Try it: Could you quote every one of the items below word for word, leaving the pictures out of your answer?

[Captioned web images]
=== Begin Enclosure ===

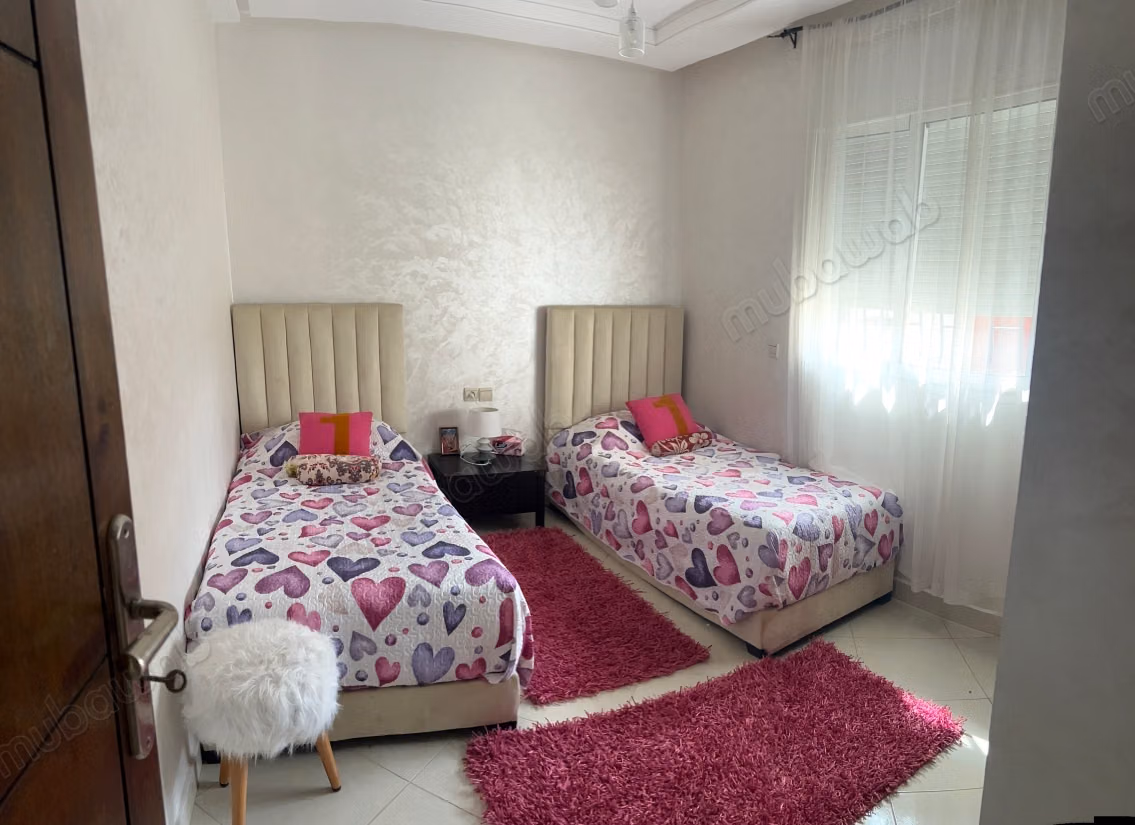 Casa R2 en el centro de Skhirat 120 m²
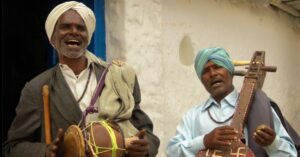 The Ancient Art of Oral Storytelling That Struck Fear in the British Raj Government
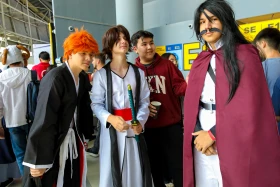 Елордада Comic Con Astana-2025 фестивалі басталды - фото 13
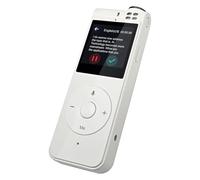 Osmond Digital Voice Recorder, Speech to Text and Instant Translation, Suitable for Meetings, Classrooms and Interviews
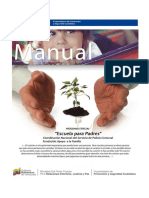 Manual Del Programa de Formación Escuela VPSC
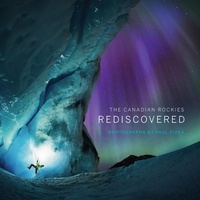 Abbildung von: The Canadian Rockies: Rediscovered - Rocky Mountain Books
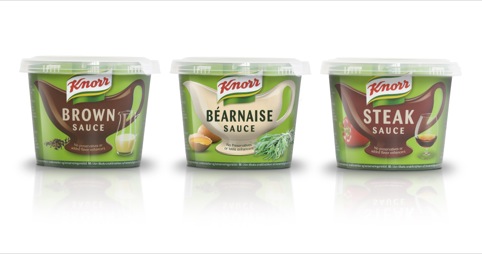 Knorr Redzepi range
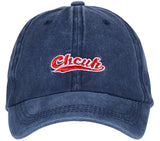 Bijou Chew Ball Cap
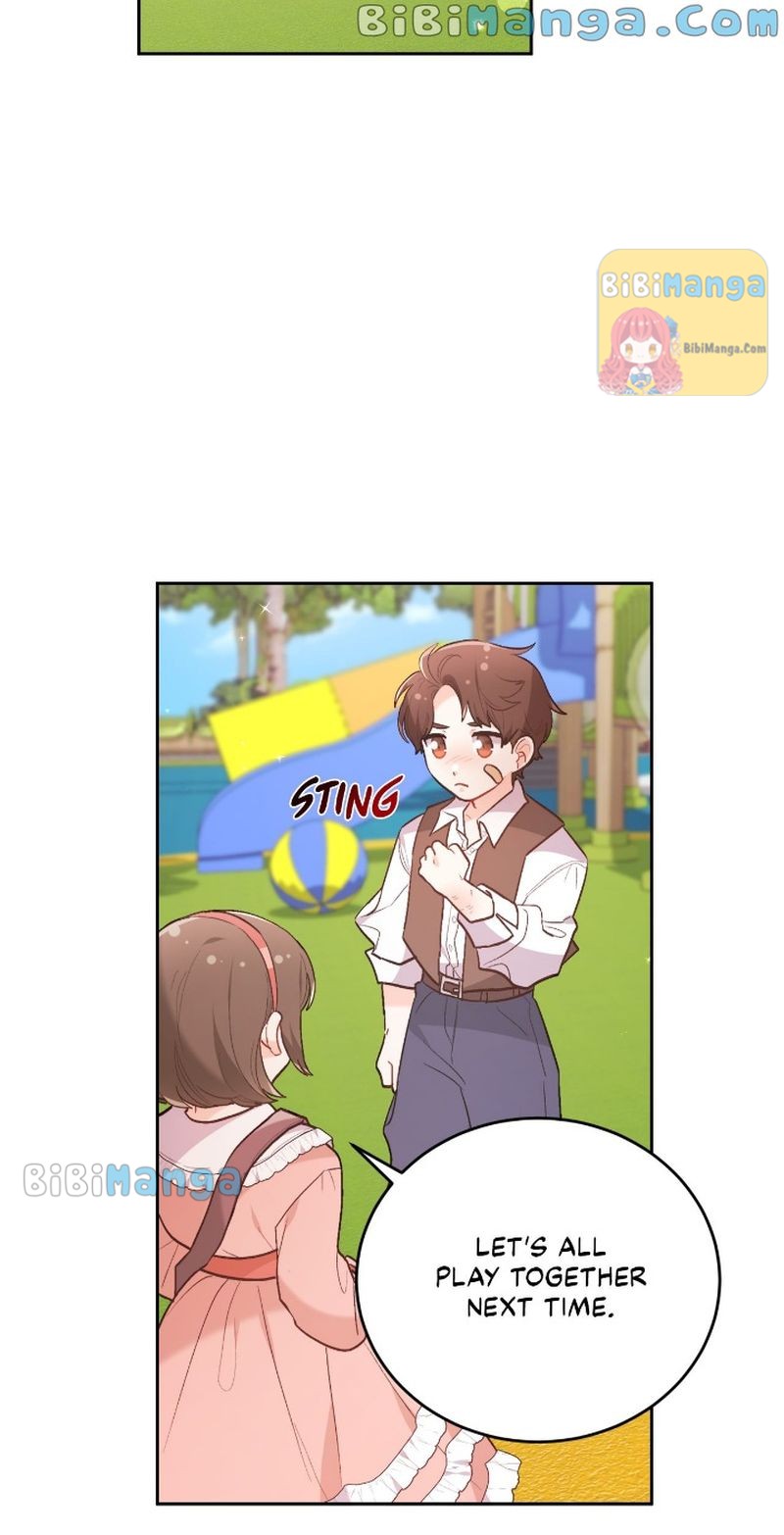 Originally A Lady With One Line  144 page 11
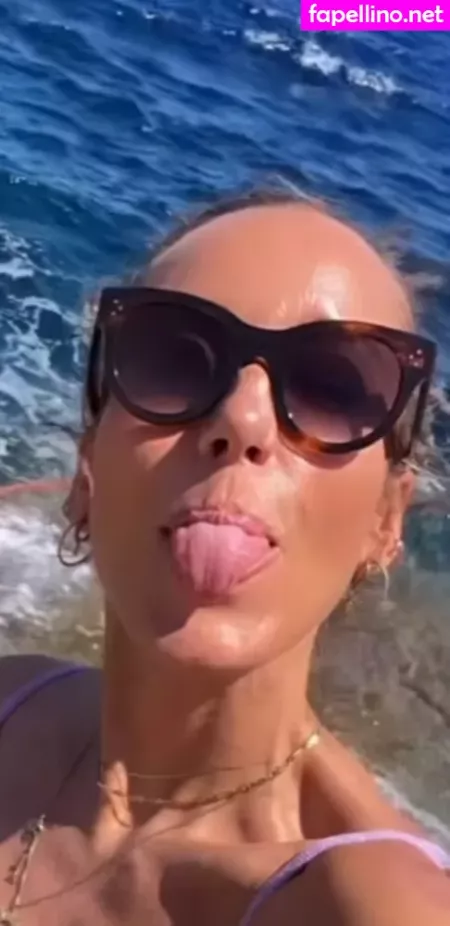 Annemarie Carpendale OnlyFans Thumbnail #aMX2fuO2YQ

=== End Enclosure ===

Answer to this exercise:
 Casa R2 en el centro de Skhirat 120 m²
 The Ancient Art of Oral Storytelling That Struck Fear in the British Raj Government
 Елордада Comic Con Astana-2025 фестивалі басталды - фото 13
 Osmond Digital Voice Recorder, Speech to Text and Instant Translation, Suitable for Meetings, Classrooms and Interviews
 Manual Del Programa de Formación Escuela VPSC
 Abbildung von: The Canadian Rockies: Rediscovered - Rocky Mountain Books
 Knorr Redzepi range
 Bijou Chew Ball Cap
 Originally A Lady With One Line  144 page 11
 Annemarie Carpendale OnlyFans Thumbnail #aMX2fuO2YQ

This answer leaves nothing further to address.